- **Passage to read**

▼▼▼

For the last few falls, I have been visiting Dumas, Texas. Not in person, mind you, but petty close to it. That's because I've been Skyping with the Grade Six students at Dumas Intermediate School. I've been invited to tell them a little about my life as a writer, but mostly the focus is on the Holocaust, and my novel, What World Is Left, which is based on my mum's experience in a Nazi concentration camp.
My mum was 12 -- the same age as some of the Grade Six students I worked with today -- when she was sent from Amsterdam to Theresienstadt, where she was imprisoned for nearly three years. I told the students that, when I was growing up, I had a difficult relationship with my mum. Things changed when I finally learned her story. I was the first person she told about her experience during the Holocaust. She had kept her story secret for more than sixty years.
In past years, my mum has been able to say hello on Skype to the students, but sadly, this year, she is quite ill in hospital. But if she's well enough tomorrow, I will read her this blog entry when I visit. Also, I chose the photo in today's blog entry for my mom. The student in the pic is named Faith and I love how her sweatshirt says, "Love is Forever."
I wanted the students to know something really important about my mom -- that despite the difficulties she went through as a teenager, that she emerged WHOLE, and that she had a great sense of humour. Also, I shared the message that, in past years, she shared with students in Dumas: that they must never give up hope. She told them that the Nazis were able to take away their food, their clothing and their homes, but NEVER THEIR HOPE. AND THAT THAT HOPE HELPED TO KEEP THEM ALIVE.

▲▲▲

- **Raw data**

▼▼▼

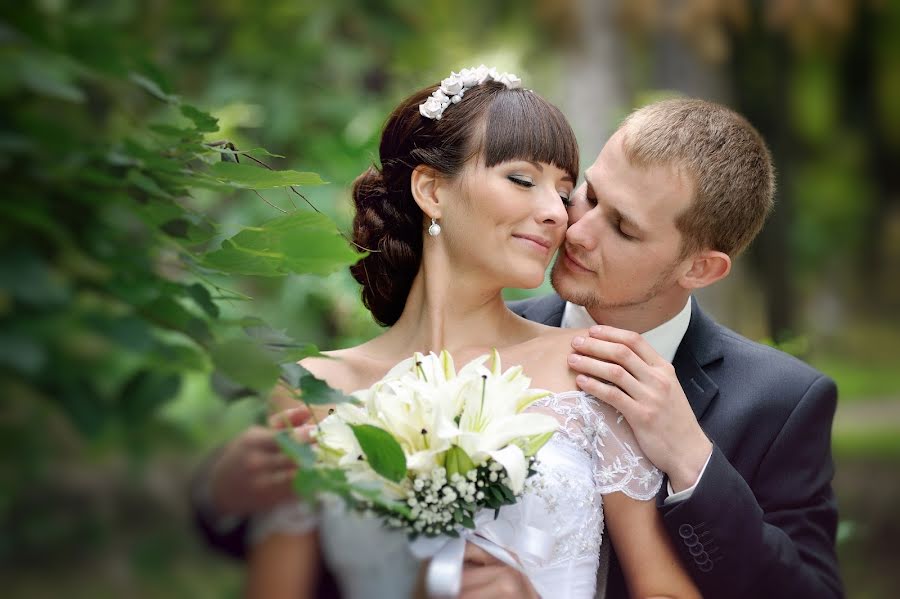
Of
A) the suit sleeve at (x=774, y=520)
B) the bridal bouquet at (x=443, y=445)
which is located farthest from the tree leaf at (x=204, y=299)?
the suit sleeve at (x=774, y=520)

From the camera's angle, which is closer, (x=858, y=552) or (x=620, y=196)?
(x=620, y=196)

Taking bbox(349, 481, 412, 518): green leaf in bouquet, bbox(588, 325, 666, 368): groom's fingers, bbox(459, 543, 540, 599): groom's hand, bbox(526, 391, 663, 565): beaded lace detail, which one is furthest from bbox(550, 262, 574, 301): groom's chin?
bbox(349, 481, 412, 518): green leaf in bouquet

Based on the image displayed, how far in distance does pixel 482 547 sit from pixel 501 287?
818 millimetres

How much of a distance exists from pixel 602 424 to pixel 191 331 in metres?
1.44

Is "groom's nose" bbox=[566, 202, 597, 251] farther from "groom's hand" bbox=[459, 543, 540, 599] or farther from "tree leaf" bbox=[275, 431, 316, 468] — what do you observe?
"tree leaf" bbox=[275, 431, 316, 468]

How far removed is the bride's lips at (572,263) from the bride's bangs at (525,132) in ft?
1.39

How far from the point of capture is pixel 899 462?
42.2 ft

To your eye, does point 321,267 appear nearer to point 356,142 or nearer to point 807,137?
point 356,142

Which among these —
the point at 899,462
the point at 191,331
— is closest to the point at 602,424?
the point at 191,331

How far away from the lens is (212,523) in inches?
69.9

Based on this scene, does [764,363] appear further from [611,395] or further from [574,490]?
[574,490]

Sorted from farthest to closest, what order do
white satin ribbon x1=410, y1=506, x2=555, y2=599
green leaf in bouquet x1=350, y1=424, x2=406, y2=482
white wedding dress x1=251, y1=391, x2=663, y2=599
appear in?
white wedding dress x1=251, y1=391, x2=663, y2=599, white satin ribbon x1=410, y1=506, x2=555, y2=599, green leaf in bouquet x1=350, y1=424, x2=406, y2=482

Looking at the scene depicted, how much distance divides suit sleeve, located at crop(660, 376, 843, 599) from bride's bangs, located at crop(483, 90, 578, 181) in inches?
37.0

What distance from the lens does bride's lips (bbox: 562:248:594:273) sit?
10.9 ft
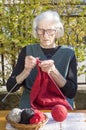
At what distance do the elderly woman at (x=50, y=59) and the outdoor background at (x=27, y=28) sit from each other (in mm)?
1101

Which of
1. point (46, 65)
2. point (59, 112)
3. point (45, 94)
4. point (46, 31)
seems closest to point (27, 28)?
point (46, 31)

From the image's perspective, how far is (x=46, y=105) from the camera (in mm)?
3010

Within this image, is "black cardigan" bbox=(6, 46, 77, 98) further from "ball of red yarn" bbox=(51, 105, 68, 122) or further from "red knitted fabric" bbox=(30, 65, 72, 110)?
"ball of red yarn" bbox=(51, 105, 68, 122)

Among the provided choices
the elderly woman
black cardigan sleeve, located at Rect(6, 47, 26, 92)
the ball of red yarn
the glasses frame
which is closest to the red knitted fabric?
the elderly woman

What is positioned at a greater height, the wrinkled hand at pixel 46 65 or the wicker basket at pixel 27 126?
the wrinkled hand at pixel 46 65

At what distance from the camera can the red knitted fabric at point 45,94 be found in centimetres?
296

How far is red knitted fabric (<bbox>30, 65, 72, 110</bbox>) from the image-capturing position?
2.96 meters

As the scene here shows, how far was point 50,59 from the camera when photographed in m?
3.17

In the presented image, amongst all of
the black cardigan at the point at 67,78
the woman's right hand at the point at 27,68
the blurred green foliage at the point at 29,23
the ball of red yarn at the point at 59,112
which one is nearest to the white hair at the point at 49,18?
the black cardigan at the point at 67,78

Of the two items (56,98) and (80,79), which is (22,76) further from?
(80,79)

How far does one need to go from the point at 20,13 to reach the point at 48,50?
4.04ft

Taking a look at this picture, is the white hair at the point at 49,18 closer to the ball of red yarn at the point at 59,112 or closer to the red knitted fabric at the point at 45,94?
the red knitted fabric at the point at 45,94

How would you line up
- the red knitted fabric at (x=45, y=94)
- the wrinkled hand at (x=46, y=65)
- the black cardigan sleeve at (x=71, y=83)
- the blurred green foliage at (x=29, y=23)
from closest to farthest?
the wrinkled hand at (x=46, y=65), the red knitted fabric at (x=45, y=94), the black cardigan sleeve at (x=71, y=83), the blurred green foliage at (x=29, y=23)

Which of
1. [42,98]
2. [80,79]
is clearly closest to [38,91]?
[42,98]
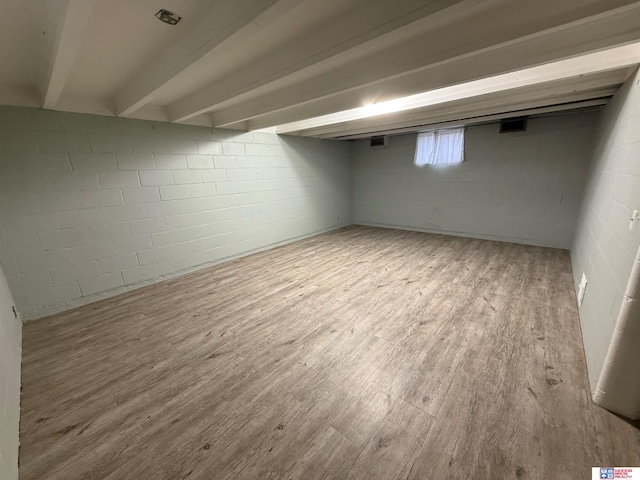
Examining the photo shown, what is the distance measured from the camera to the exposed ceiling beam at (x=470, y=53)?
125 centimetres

▲▲▲

- **Task 1**
In the blog entry about the Dumas Skype visits, how old was the writer's mother when she was sent from Amsterdam to Theresienstadt?
- **Task 2**
Extend the blog entry about the Dumas Skype visits beyond its final sentence.
The rows come from a separate source.

- **Final answer 1**
She was 12.

- **Final answer 2**
I did two presentations this morning, and there was time at the end of both for questions. I must say I was deeply moved by the students' sensitivity and intelligence. A student named Abram asked, "How does it feel to be in a concentration camp?" I answered by trying to put myself in my mother's place (the way I did when I wrote the book), and I told Abram that in my view, the main feeling would be injustice. If you're in prison for robbing a bank, well, that would make sense -- but my mother was imprisoned simply because she was Jewish -- and that's unjust. And a student named Josée (correct me Josée if there's only one 'e' in your name and I'll fix this entry) asked a beautiful question: "Was your heart broken when you learned your mother's story? And did you cry?" I told him the truth: that my heart was broken sometimes, but at other times, I felt privileged and even happy to be getting the story. THAT'S BECAUSE I'M A WRITER. We writers live for stories. And in my own way, I think I helped my mum by allowing her to finally tell her story -- and to get it out into the world so that others can learn, and be inspired by it. When I told all that to Josée, he said something super kind: "I'm so glad for you."
I asked one of the students, Nolan, in the second group to record a video message for my mum. He thanked her for sharing her story. Nolan, when I go back to the hospital tomorrow morning, and if she's well enough, I will play her your message.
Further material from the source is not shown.